Asgard:biofast anand$ hyperfine --min-runs 3 './fqcnt/fqcnt_R_BioStrings.r test.fq'
Benchmark #1: ./fqcnt/fqcnt_R_BioStrings.r test.fq
  Time (mean ± σ):      3.588 s ±  0.591 s    [User: 3.190 s, System: 0.252 s]
  Range (min … max):    3.144 s …  4.259 s    3 runs

Asgard:biofast anand$ hyperfine --min-runs 3 './fqcnt/fqcnt_R_BioStrings.r test.fq.gz'
Benchmark #1: ./fqcnt/fqcnt_R_BioStrings.r test.fq.gz
  Time (mean ± σ):     10.481 s ±  0.386 s    [User: 9.785 s, System: 0.416 s]
  Range (min … max):   10.056 s … 10.810 s    3 runs

As expected base-R code is the slowest. However I am curious why Biostrings struggles with gzip'd file? It is almost 3X slower compared to plain text fastq (and scales up with file size).

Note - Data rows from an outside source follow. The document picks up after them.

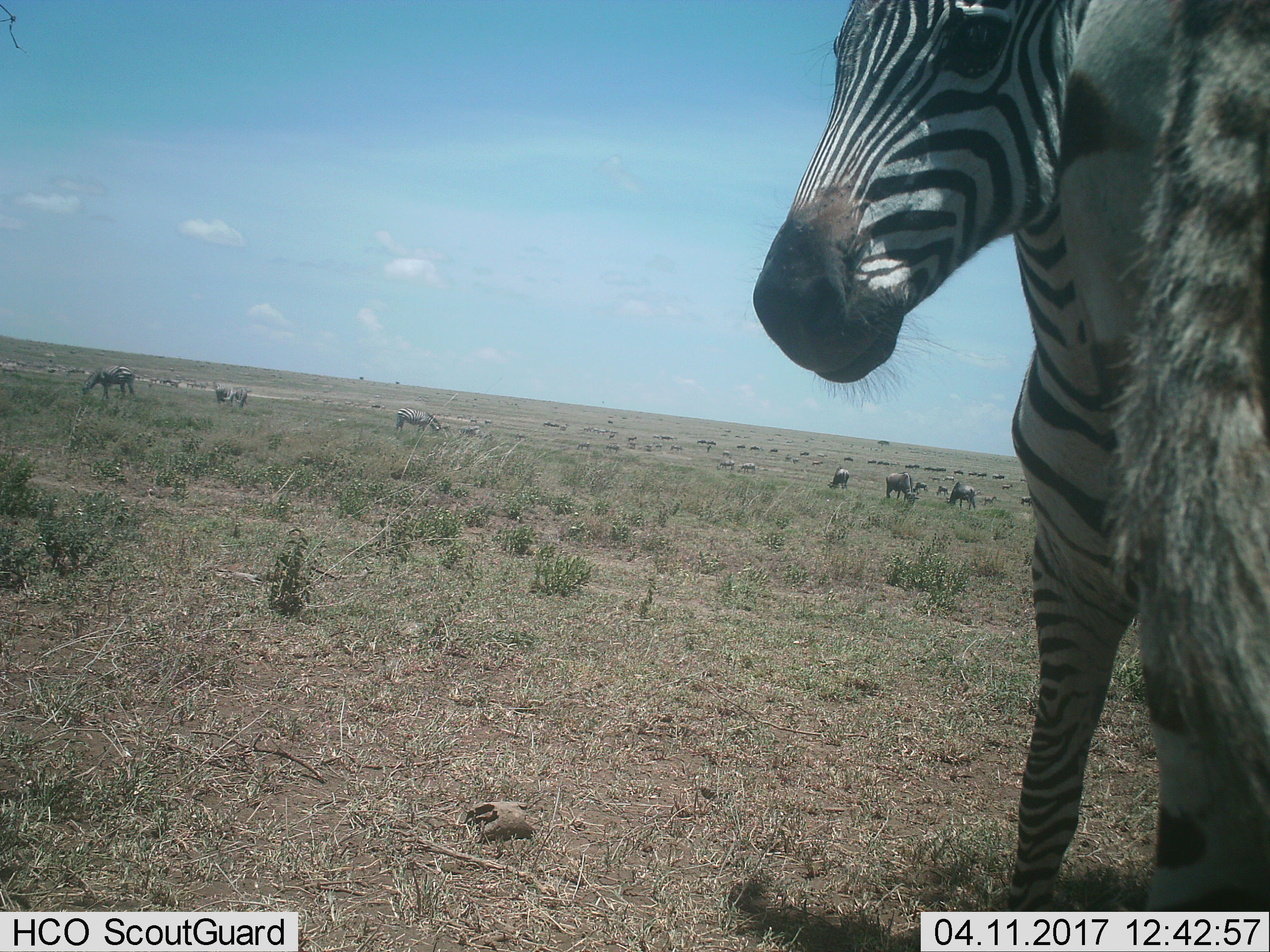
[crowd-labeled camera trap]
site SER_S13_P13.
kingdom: Animalia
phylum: Chordata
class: Mammalia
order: Artiodactyla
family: Bovidae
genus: Connochaetes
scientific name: Connochaetes taurinus taurinus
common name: blue wildebeest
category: wildebeestblue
Wildebeestblue (blue wildebeest) (Connochaetes taurinus taurinus), count 51+. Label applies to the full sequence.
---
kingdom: Animalia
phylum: Chordata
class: Mammalia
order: Perissodactyla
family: Equidae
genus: Equus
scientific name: Equus quagga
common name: plains zebra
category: zebraplains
Zebraplains (plains zebra) (Equus quagga), count 6. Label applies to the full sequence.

This difference is quite small with base-R. I suspect it has something to do with the file being opened with a connection and processed in chunks?

I have tested this on a MaxOS Catalina (8GB RAM, 2.7 GHz Dual-Core Intel Core i5)

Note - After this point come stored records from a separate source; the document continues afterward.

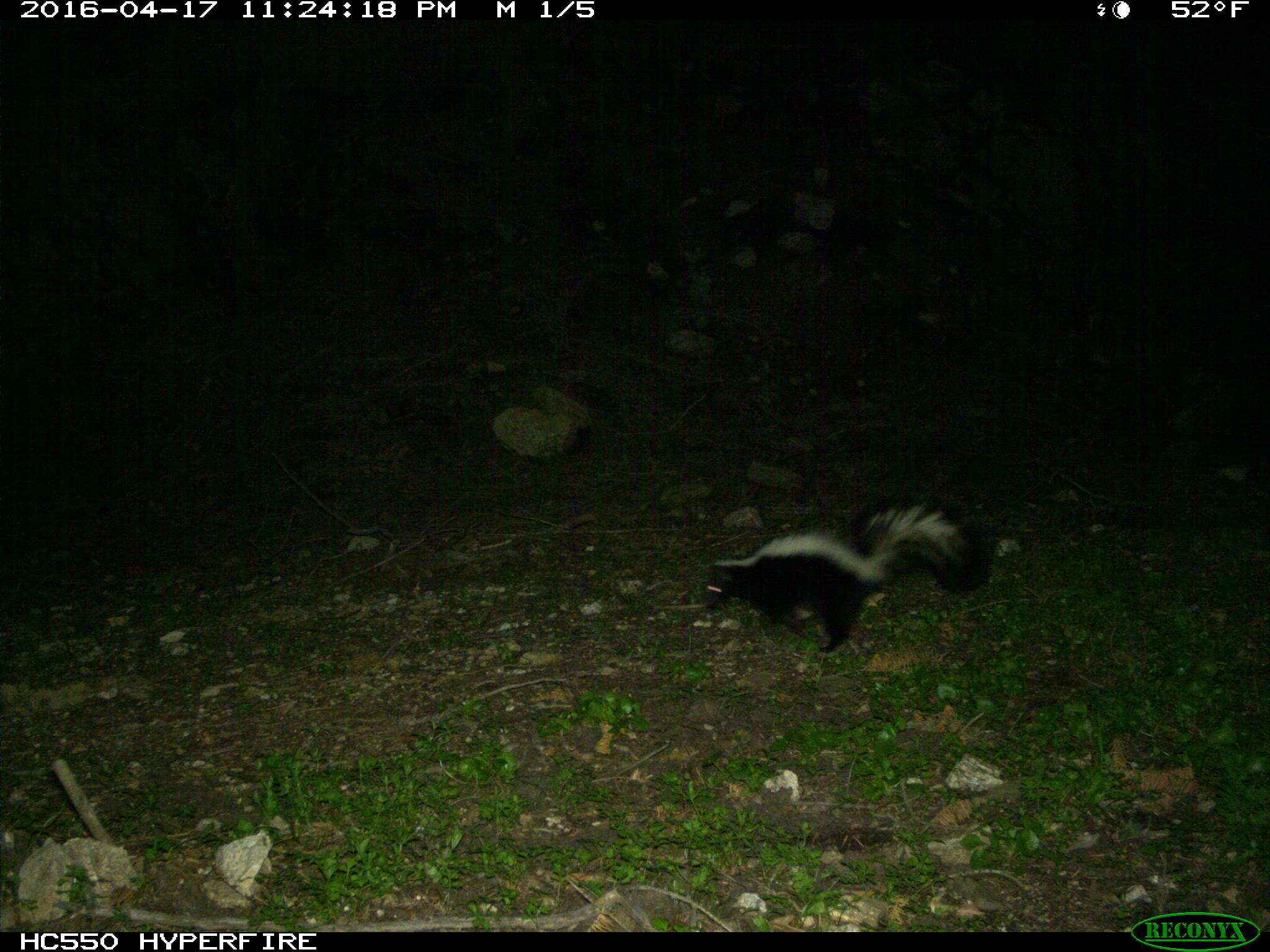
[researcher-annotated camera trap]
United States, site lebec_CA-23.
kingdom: Animalia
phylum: Chordata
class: Mammalia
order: Carnivora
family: Mephitidae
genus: Mephitis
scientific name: Mephitis mephitis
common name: striped skunk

> sessionInfo(package="Biostrings")
R version 4.0.0 (2020-04-24)
Platform: x86_64-apple-darwin17.0 (64-bit)
Running under: macOS Catalina 10.15.2

Matrix products: default
BLAS:   /Library/Frameworks/R.framework/Versions/4.0/Resources/lib/libRblas.dylib
LAPACK: /Library/Frameworks/R.framework/Versions/4.0/Resources/lib/libRlapack.dylib

locale:
[1] en_US.UTF-8/en_US.UTF-8/en_US.UTF-8/C/en_US.UTF-8/en_US.UTF-8

attached base packages:
character(0)

other attached packages:
[1] Biostrings_2.56.0

loaded via a namespace (and not attached):
[1] compiler_4.0.0  graphics_4.0.0  tools_4.0.0     utils_4.0.0    
[5] grDevices_4.0.0 stats_4.0.0     datasets_4.0.0  methods_4.0.0  
[9] base_4.0.0

Any pointers on how to improve the code?

biostrings gz • 1.1k views

ADD COMMENT • link updated 4.9 years ago by Martin Morgan 25k • written 4.9 years ago by anand_mt ▴ 90

score 1 · Answer 1 · 2020-05-23

Not answering your question, but...

Since there's a fast implementation in portable C, and since there is nothing useful being done with the computation (when integrating with the Bioconductor package ecosystem would pay off in a big way) I'd just wrap that in fqc_R.c (less than 1/2 dozen lines of new code)

#include <zlib.h>
#include <stdio.h>
#include "kseq.h"
KSEQ_INIT(gzFile, gzread)

#include <Rinternals.h>

int do_fqc(const char *fname, int *result)
{
    gzFile fp;
    kseq_t *seq;
    int r, n = 0, slen = 0, qlen = 0;
    fp = gzopen(fname, "r");
    seq = kseq_init(fp);
    while ((r = kseq_read(seq)) >= 0)
            ++n, slen += seq->seq.l, qlen += seq->qual.l;
    if (r != -1) Rf_error("malformated FASTX");
    kseq_destroy(seq);
    gzclose(fp);

    result[0] = n, result[1] = slen, result[2] = qlen;
    return 0;
}

SEXP fqc(SEXP filename)
{
    SEXP result = PROTECT(Rf_allocVector(INTSXP, 3));

    do_fqc(Rf_translateChar(Rf_asChar(filename), INTEGER(result));

    UNPROTECT(1);
    return result;
}

Compile it

R CMD SHLIB fqc_R.c

and use it

> dyn.load("fqc_R")
 > system.time(result <- .Call("fqc", "../biofast-data-v1/M_abscessus_HiSeq.fq"))
   user  system elapsed
  3.009   0.196   3.206
> result
[1]   5682010 568201000 568201000

Probably I'd write some R code to make sure the file exists, etc., and to shield the user / myself from messing up the .Call().